### Task objective
Start the copy at the line holding "Wooden sculpture contained" and continue it exactly through the last line of the entries, leaving out pictures and anything else.

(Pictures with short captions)
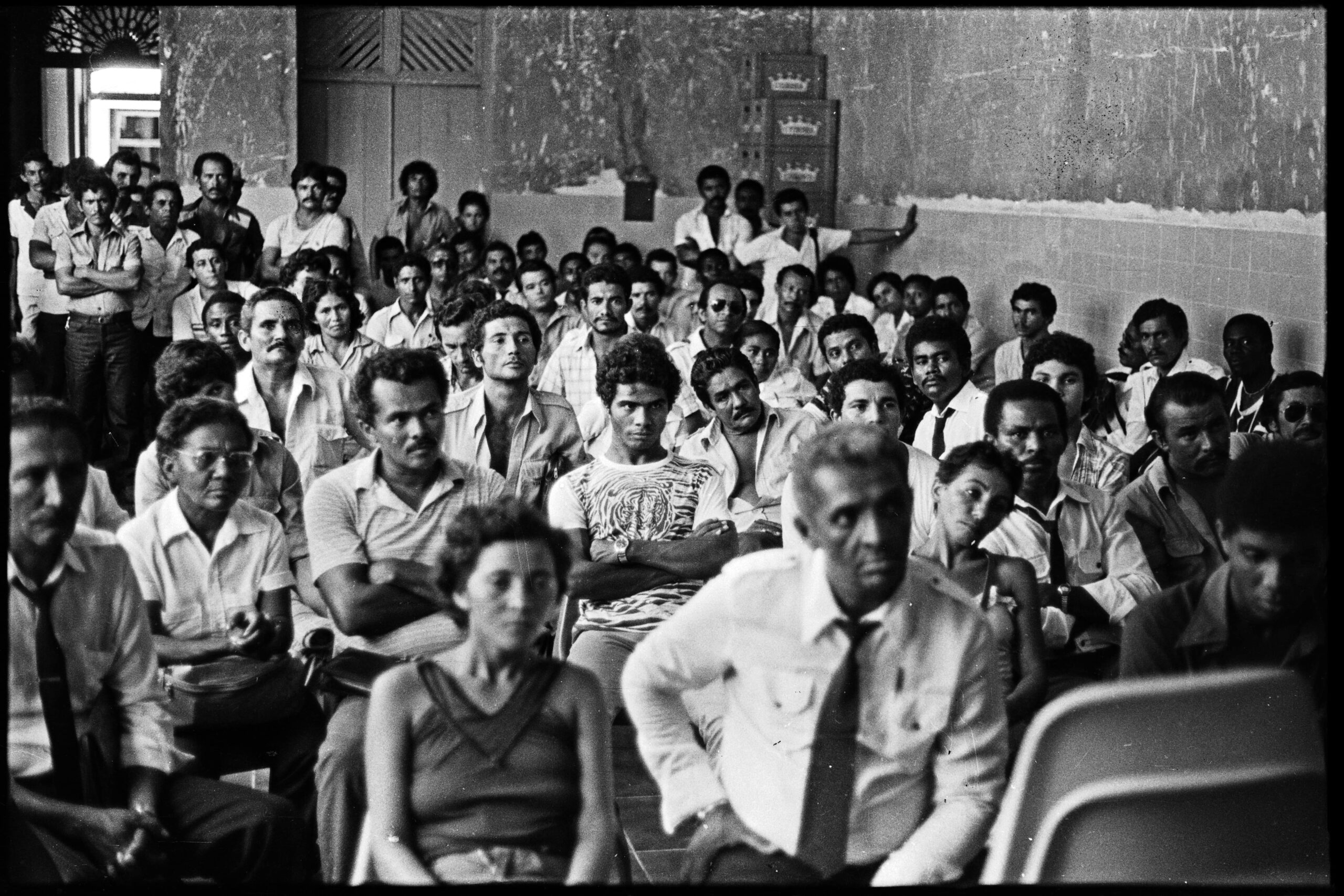 Foto preto e branca de diversas pessoas sentadas em uma sala, prestando atenção em algo que acontece na frente deles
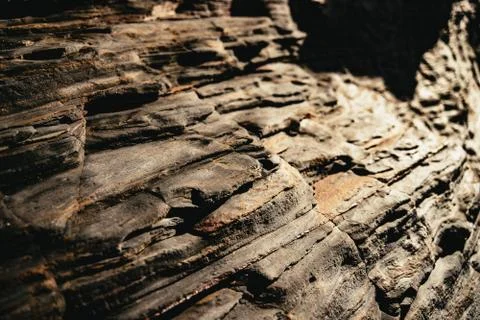 Eroded exposed layered rock strata on a beach Stock Photos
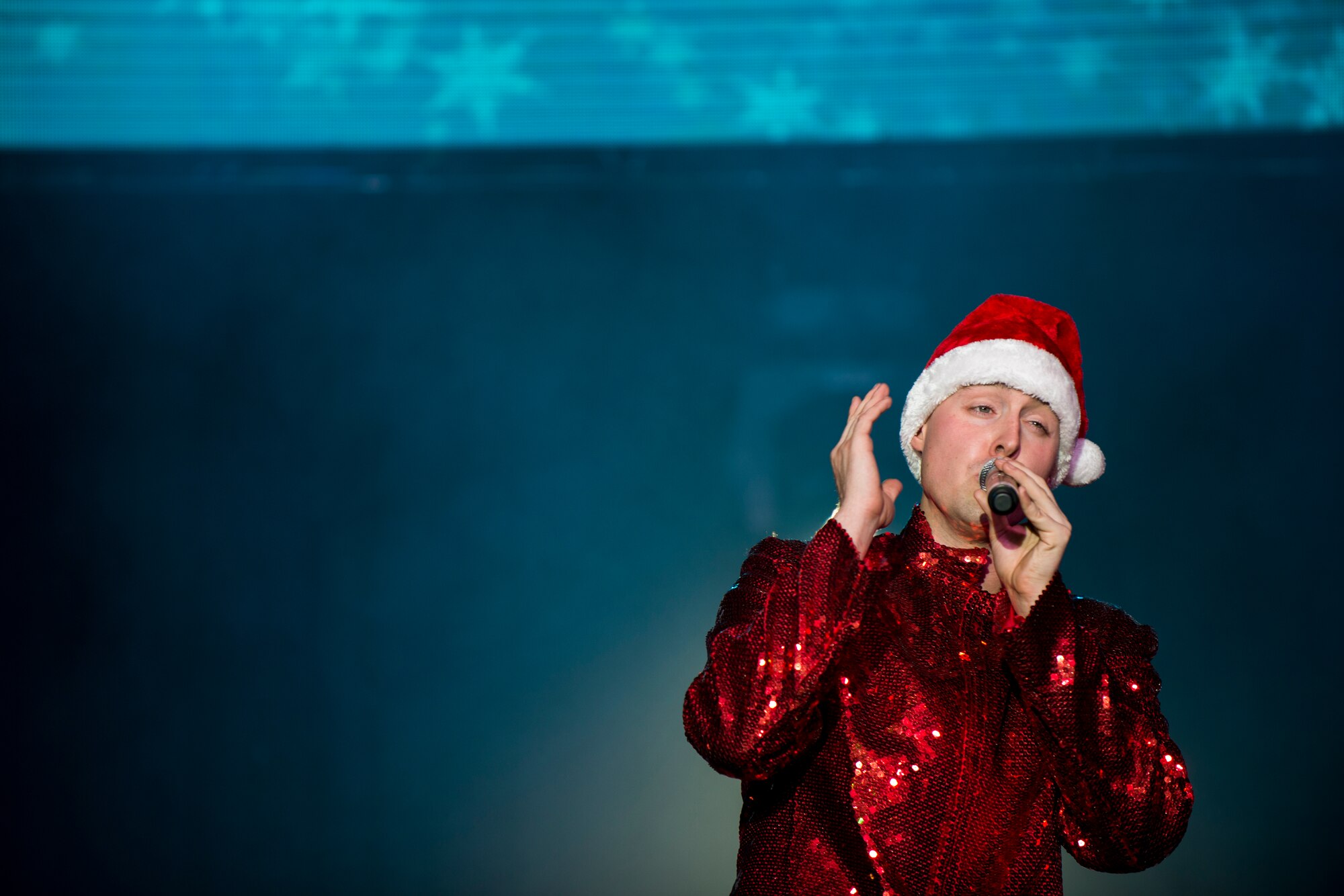 Airman 1st Class Alexander Ross, 673rd Logistics Readiness Squadron fuels apprentice, performs during a Tops In Blues show Dec. 13, 2014, at Incirlik Air Base, Turkey. Current tours average nine months and perform for audiences reaching up to 350,000 people in over 20 countries. (U.S. Air Force photo by Airman Cory W. Bush/Released)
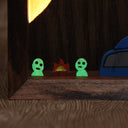 Wooden sculpture contained in a back lit box of a tree, with many small cute ghostly characters (kodamas) peeking out. 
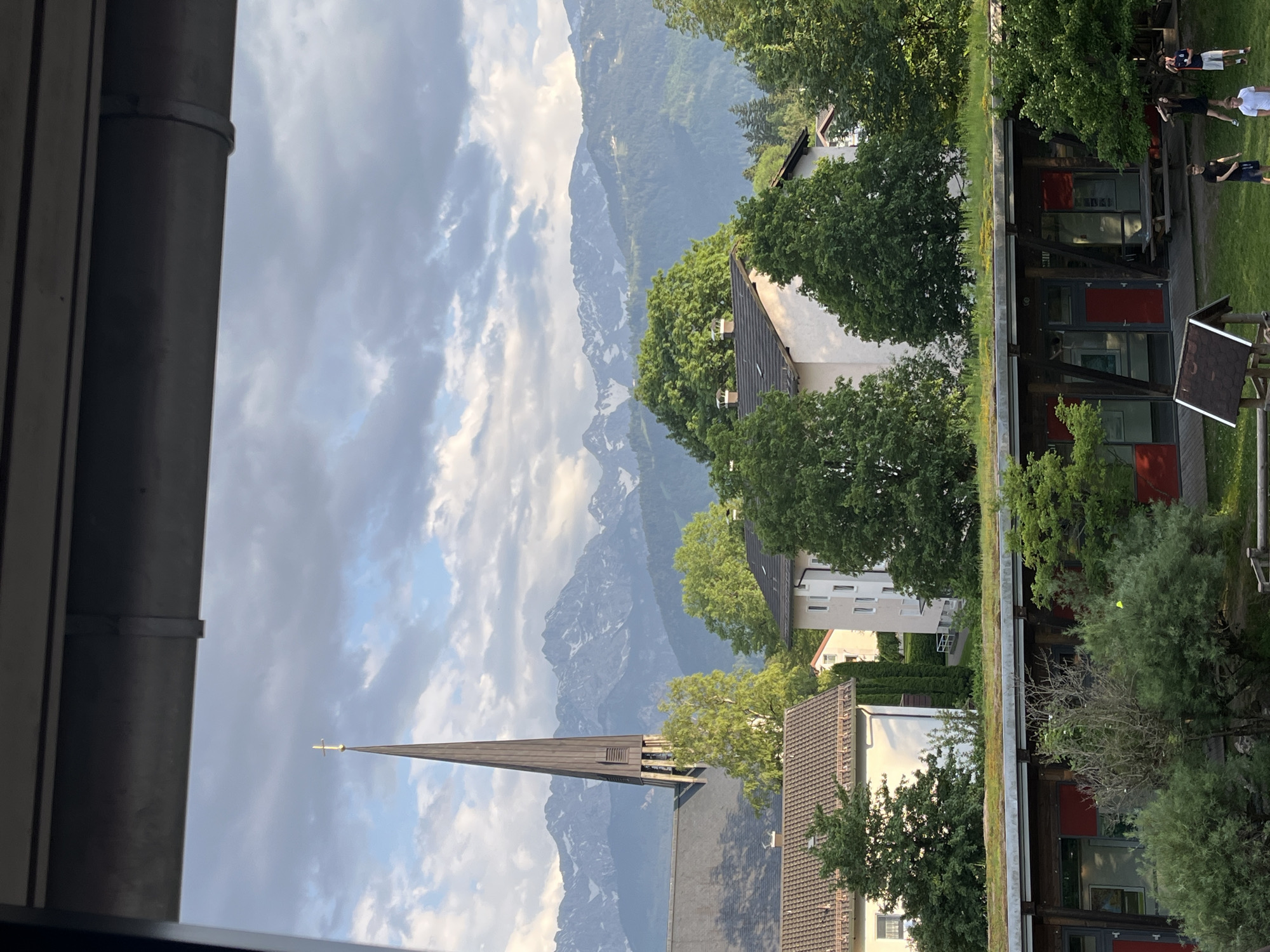 The image shows a partial view of Garmisch-Partenkirchen, Germany. In the foreground is part of a building, including a drainpipe. In the midground, there is a church steeple pointing towards a mountainous landscape with snow-capped peaks visible through the clouds. There are residential buildings partially hidden by trees. In the background there is a green lawn with a wooden building and a group of people. Some are sitting and some are standing in a group.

### Output for this exercise
 Wooden sculpture contained in a back lit box of a tree, with many small cute ghostly characters (kodamas) peeking out. 
 The image shows a partial view of Garmisch-Partenkirchen, Germany. In the foreground is part of a building, including a drainpipe. In the midground, there is a church steeple pointing towards a mountainous landscape with snow-capped peaks visible through the clouds. There are residential buildings partially hidden by trees. In the background there is a green lawn with a wooden building and a group of people. Some are sitting and some are standing in a group.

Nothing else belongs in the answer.